Dr Sami David, a doctor involved with the first-ever successful IVF procedure in New York 30 years ago now believes that half the women who undergo IVF do not need but could get pregnant naturally.

David has turned his back on what has become a multimillion-pound industry with a vested interest in rushing women into assisted conception. “Infertility is a symptom, not a disease,” he says, “yet most fertility doctors are only interested in giving a woman drugs and getting her on a course of expensive, and stressful, IVF as soon as possible. I’m not against IVF — far from it,” he continues. “But it shouldn’t be the first thing we turn to as doctors. Putting a woman on aggressive drugs to stimulate egg production is a waste of time if, in fact, she is failing to get pregnant because her partner has a low sperm count, or she has an infection.”

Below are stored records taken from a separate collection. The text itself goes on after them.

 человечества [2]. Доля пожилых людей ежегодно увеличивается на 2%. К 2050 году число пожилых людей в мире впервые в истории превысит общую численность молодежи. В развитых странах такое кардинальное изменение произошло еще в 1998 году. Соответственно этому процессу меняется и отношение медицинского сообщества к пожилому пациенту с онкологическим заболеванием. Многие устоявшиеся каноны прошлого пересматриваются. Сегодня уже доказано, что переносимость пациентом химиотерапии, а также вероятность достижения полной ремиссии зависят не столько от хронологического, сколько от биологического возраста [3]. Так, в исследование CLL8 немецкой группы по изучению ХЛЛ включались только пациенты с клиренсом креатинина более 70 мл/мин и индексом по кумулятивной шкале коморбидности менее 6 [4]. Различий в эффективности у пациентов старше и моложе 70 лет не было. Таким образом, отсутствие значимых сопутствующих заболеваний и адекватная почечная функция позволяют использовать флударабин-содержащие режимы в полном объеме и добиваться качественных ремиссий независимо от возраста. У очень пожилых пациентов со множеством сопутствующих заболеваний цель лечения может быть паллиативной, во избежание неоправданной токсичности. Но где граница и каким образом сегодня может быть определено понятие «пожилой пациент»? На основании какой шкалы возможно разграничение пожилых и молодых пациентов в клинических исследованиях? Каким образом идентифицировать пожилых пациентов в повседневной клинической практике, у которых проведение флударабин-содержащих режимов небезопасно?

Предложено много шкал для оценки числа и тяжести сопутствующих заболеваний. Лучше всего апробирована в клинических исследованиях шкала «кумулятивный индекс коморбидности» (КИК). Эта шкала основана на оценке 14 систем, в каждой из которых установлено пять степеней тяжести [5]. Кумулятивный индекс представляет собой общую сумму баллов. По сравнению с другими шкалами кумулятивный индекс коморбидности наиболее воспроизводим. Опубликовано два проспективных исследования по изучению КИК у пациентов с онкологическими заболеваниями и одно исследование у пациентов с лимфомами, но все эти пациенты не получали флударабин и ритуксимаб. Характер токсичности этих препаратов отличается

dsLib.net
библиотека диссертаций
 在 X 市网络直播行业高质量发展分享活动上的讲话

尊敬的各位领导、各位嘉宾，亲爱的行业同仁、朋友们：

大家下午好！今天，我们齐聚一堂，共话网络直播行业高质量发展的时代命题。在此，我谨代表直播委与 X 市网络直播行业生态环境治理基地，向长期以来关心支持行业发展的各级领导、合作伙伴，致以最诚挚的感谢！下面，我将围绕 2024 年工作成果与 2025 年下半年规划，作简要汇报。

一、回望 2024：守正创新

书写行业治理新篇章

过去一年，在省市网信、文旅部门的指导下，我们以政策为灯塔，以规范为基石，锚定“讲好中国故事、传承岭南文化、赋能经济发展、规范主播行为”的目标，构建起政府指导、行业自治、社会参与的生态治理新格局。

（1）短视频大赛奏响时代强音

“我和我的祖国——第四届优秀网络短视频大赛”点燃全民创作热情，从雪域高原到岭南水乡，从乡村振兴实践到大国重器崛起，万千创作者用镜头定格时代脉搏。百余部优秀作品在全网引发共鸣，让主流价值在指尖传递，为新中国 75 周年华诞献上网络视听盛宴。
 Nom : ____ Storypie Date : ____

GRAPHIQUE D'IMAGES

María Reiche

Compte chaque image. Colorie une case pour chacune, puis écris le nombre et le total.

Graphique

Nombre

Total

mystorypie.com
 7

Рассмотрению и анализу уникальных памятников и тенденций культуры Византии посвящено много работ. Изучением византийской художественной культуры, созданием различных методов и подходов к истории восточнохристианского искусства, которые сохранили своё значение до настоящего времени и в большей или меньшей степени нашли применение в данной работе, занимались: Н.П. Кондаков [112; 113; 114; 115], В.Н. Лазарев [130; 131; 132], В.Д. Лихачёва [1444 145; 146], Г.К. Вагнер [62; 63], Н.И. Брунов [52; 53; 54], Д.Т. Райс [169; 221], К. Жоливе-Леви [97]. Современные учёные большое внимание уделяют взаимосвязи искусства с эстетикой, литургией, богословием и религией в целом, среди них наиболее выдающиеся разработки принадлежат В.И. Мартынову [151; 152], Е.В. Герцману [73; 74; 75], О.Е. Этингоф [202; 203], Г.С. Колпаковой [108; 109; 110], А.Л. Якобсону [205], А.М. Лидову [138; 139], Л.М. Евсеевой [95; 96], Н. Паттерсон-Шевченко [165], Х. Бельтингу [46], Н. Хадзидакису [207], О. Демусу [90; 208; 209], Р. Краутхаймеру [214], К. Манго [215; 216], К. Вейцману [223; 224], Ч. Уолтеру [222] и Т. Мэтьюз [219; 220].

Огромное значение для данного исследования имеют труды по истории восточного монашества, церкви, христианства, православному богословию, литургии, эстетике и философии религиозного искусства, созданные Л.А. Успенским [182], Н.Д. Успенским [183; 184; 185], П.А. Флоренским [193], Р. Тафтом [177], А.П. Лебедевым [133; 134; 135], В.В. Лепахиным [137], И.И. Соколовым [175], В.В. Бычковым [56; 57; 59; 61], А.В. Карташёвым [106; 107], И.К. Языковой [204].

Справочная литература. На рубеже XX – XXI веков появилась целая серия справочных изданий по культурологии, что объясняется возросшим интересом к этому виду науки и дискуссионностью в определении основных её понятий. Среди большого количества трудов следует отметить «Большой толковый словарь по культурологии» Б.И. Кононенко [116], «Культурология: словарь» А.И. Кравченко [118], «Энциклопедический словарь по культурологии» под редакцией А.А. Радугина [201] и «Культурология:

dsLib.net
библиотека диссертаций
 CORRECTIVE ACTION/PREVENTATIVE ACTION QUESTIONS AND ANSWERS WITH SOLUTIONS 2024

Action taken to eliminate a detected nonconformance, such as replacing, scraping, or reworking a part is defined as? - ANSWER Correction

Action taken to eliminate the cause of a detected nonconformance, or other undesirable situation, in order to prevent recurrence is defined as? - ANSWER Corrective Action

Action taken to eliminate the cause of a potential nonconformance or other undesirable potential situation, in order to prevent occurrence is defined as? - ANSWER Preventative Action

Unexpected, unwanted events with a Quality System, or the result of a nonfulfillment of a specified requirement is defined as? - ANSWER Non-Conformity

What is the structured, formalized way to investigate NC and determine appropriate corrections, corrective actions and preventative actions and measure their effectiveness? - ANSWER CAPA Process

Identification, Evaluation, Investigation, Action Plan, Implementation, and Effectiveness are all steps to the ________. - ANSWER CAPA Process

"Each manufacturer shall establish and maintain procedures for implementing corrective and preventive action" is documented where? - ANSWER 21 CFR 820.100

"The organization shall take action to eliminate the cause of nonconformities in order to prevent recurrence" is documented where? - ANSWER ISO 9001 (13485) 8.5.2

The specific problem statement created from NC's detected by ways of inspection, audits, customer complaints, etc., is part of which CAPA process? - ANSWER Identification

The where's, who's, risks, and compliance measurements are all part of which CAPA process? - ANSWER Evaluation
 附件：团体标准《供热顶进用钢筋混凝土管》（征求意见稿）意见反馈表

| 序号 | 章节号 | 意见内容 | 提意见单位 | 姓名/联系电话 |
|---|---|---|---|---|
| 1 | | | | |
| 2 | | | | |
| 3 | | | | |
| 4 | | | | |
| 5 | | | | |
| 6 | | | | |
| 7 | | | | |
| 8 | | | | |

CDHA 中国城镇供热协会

David claims that most specialists have little interest in doing the necessary detective work to establish why a couple aren’t conceiving. Together with Jill Blakeway, an alternative-health practitioner who moved from the UK to America 20 years ago, he has written The Fertility Plan, a three-month scheme that helps women overcome common blocks to pregnancy. The book offers targeted advice according to five different “types” of people. “The types are loosely based on Chinese medicine, combined with Dr David’s clinical experience,” says Blakeway, who has such a high success rate that The New York Times dubbed her “the fertility goddess”. “I didn’t want to bog people down with the more esoteric aspects of eastern philosophy,” she adds, “so I’ve kept it simple.” The five types are: stuck, pale, waterlogged, dry and tired; there are quizzes and guidelines to help identify your type and what to do in each case. It’s all refreshingly simple.

“IVF is part of our quick-fix society, particularly in New York,” says Blakeway. “We are used to life being convenient, to having stuff delivered on demand, so a woman might think: ‘When the time comes, I can always go for IVF.’ Making babies is a much more mysterious thing — you can’t think like that.” She is also keen to remind women that IVF still has a relatively poor success rate. “At one of the most renowned New York clinics, figures indicate that among women under 35, the success rate is still only 47%.”

In the book, the duo present a range of common factors that can inhibit fertility, but which doctors don’t always raise. “There are issues from hormones being thrown out of balance by yo-yo dieting, to women who exercise too much, which could lower levels of oestrogen and progesterone,” David says. “Or infertility can arise from a diminished flow of blood to the uterus, which can be dramatically helped by acupuncture.”

Another common cause of infertility is bacterial infection, which has prompted David to remark that antibiotics are his favourite fertility drug. “A lot of doctors specialise in scaring the patient,” he says. “They’ll tell a woman of 37 she’s left it too late and her only option is IVF. But they’re measuring everyone by the same yardstick. Every woman has time to take a three- or four-month evaluation of what’s going on with her body.” Blakeway agrees that the emotional rollercoaster of trying to become pregnant can extract a heavy toll on would-be mothers. “The last thing we wanted to do was make women feel stressed out about not getting pregnant. If it’s not happening for you yet, it’s comforting to bear in mind that there is an enormous amount you can do for yourself”.